Was verdiene ich denn in der Praxis, wenn ich den Schritt gewagt habe?

Als selbstständig tätiger Zahnarzt hatte man im Jahr 2021 laut dem aktuellen KZBV-Jahrbuch 170.000 Euro Einnahmen-Überschuss (Median). Nach Abzug der Steuern sind es rund 100.000 Euro im Jahr. Davon kann man gut leben und alles abbezahlen.


Wie sicher kann ich mir sein, dass meine Praxis wirtschaftlich gut laufen wird?

Banken freuen sich, wenn man einen Kredit anfragt. Das ist ein Hinweis darauf, dass eine Praxisgründung eine recht sichere Kiste ist. Dass eine Praxis vor die Wand fährt, ist höchst selten und hat kaum damit zu tun, dass das Geld nicht reinkommt, sondern eher mit Schicksalsschlägen oder Erkrankungen.

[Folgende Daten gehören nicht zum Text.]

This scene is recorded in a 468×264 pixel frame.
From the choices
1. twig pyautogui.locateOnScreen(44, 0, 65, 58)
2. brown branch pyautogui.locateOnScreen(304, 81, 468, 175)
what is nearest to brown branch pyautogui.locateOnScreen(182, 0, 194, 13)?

Und was sollte ich sonst vor der Praxisgründung beachten?

Auch wenn es unromantisch klingt: Man sollte bei einer Praxisgründung auch an einen Ehevertrag denken, da es um die eigene finanzielle Existenz geht. Was viele auch vergessen: Bei den Steuern kann es passieren, dass das Finanzamt eine Vorauszahlung haben möchte und dann noch eine Nachzahlung erfolgt. Daher sollte man immer ein kleines Polster haben. Ebenso kann es passieren, dass ggf. eine Behandlungseinheit den Geist aufgibt oder dass Privatpatienten die Rechnung oder GKV-Patienten den Eigenanteil nicht zahlen. Daher kann es sinnvoll sein, eine sogenannte Factoring-Firma einzubinden, die zwar pro Rechnung Geld nimmt, aber für solche Ausfälle einspringt und dann das Geld vom Patienten einfordert.


Haben Sie noch einen abschließenden Rat?

Stammtische besuchen! Hier bekommt man Rat und gute Tipps aus persönlichen Erfahrungen und kann dadurch vielleicht Fehler bereits im Vorfeld vermeiden. Und: Wenn jemand sauber arbeitet, sauber kalkuliert, freundlich zu den Patienten und seinem Team ist, den Mitarbeitern gute Gehälter zahlt und die Motivation in der Praxis fördert, dann kommt man mit dem Geld aus, hat einen schönen erfüllenden und zukunftssicheren Beruf – und wenn ich das schaffe, schaffen es andere auch.